B. Federal Question Jurisdiction Under 28 U.S.C. § 1331
Federal question jurisdiction gives district courts “original jurisdiction over civil actions arising under the Constitution, laws, or treaties of the United States.” Griffioen v. Cedar Rapids & Iowa City Ry. Co., 785 F.3d 1182, 1188 (8th Cir. 2015). See also 28 U.S.C. § 1331. Whether a claim arises under federal law is determined by reference to the “well-pleaded complaint.” Great Lakes Gas Transmission Ltd. P'ship v. Essar Steel Minn. LLC, 843 F.3d 325, 329 (8th Cir. 2016). The well-pleaded complaint rule provides that jurisdiction exists only when a federal question is presented on the face of a plaintiffs properly pleaded complaint. Markham v. Wertin, 861 F.3d 748, 754 (8th Cir. 2017). See also Thomas v. United Steelworkers Local 1938, 743 F.3d 1134, 1139 (8th Cir. 2014) (“Under the well-pleaded complaint rule, a federal question must exist on the face of the plaintiffs properly pleaded complaint in order to establish federal question subject matter jurisdiction”).

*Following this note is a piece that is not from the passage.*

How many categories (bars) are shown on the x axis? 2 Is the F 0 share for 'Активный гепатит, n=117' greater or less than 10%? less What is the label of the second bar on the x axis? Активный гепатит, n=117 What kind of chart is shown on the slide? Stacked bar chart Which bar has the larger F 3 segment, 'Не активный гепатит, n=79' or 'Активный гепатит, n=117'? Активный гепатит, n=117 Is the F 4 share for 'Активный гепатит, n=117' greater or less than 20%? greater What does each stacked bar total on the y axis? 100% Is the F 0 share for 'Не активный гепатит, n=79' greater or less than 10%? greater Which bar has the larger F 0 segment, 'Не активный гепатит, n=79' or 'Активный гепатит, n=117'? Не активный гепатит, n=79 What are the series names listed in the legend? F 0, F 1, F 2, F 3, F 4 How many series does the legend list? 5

Plaintiff must establish “either that federal law creates the cause of action or that the plaintiffs right to relief necessarily depends on the resolution of a substantial question of federal law.” Williams v. Ragnone, 147 F.3d 700, 702 (8th Cir. 1998). See also Northwest South Dakota Production Credit Ass 'n v. Smith, 784 F.2d 323, 325 (8th Cir. 1986) (stating that “[a] non-ffivolous claim of a right or remedy under a federal statute is sufficient to invoke federal question jurisdiction”). “If the asserted basis of federal jurisdiction is patently meritless, then dismissal for lack of jurisdiction is appropriate.” Biscanin v. Merrill Lynch & Co., Inc., 407 F.3d 905, 907 (8th Cir. 2005).

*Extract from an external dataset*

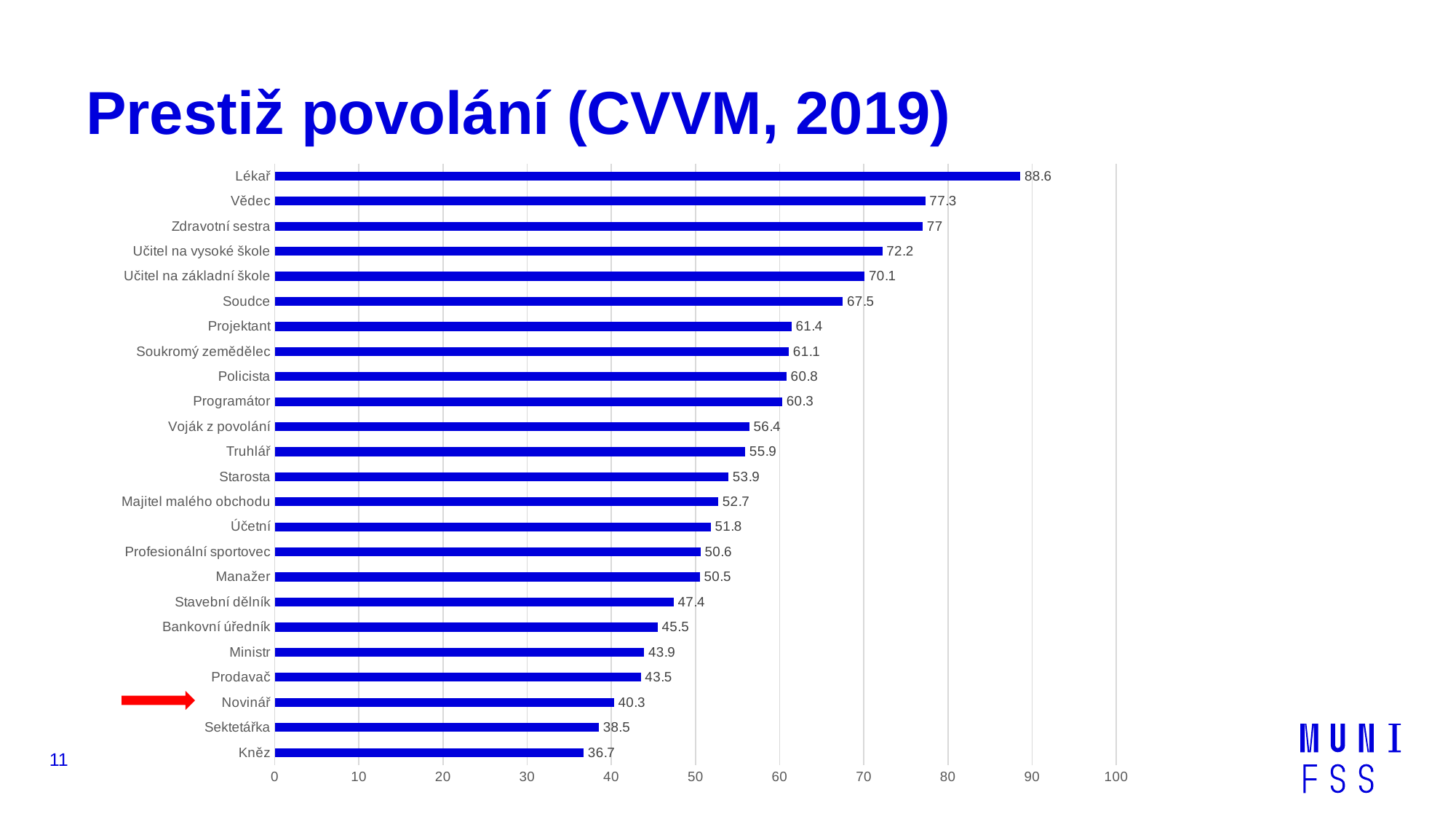
Which has a larger value, Soudce or Projektant? Soudce What is the value for Lékař? 88.6 Which has a larger value, Ministr or Stavební dělník? Stavební dělník What is the difference between the values for Lékař and Kněz? 51.9 What is the value for Policista? 60.8 How many occupations are shown in the chart? 24 Which occupation has the highest value? Lékař What is the title of the slide? Prestiž povolání (CVVM, 2019) What kind of chart is shown on the slide? Bar chart What is the value for Novinář? 40.3 What is the difference between the values for Vědec and Novinář? 37 Which occupation has the lowest value? Kněz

In this case, plaintiff has not presented a federal question as he does not point to any specific federal statutes, federal treaties, or constitutional provisions at issue. He does not allege that he is suing a federal agency or employee. The defendants are not state actors, meaning that this cannot be construed as an action under 42 U.S.C. § 1983. Instead, plaintiff appears to be complaining that a privately-owned apartment complex and its employees breached his lease agreement by providing subpar living conditions and exposing him to safety issues. Such a complaint does not give rise to a federal claim. Plaintiff states in his response to the Court's Order to Show Cause that he would like to bring this action pursuant to federal question jurisdiction in order to see “w[he]ther any of [his] civil liberties have been violated by this establishment.” ECF No. 9 at 2. Although the Court is to give plaintiffs complaint the benefit of a liberal construction, the Court will not create facts or construct claims. See Stone, 364 F.3d at 914-15 (refusing to supply additional facts or to construct a legal theory for a self-represented plaintiff). While plaintiff also complains that the defendants incorrectly told him he would lose his Section 8 benefits if he were to move and generally treated him with disrespect because of his disabilities, he simply has not established “that federal law creates the cause of action or that the plaintiffs right to relief necessarily depends on the resolution of a substantial question of federal law.” Therefore, plaintiff has not carried his burden of showing the existence of federal question jurisdiction.
Accordingly, IT IS HEREBY ORDERED that this case is DISMISSED without prejudice pursuant to Federal Rule of Civil Procedure 12(h)(3) for lack of subject matter jurisdiction. A separate Order of Dismissal shall accompany this Memorandum and Order.
IT IS FURTHER ORDERED that an appeal of this dismissal would not be taken in good faith.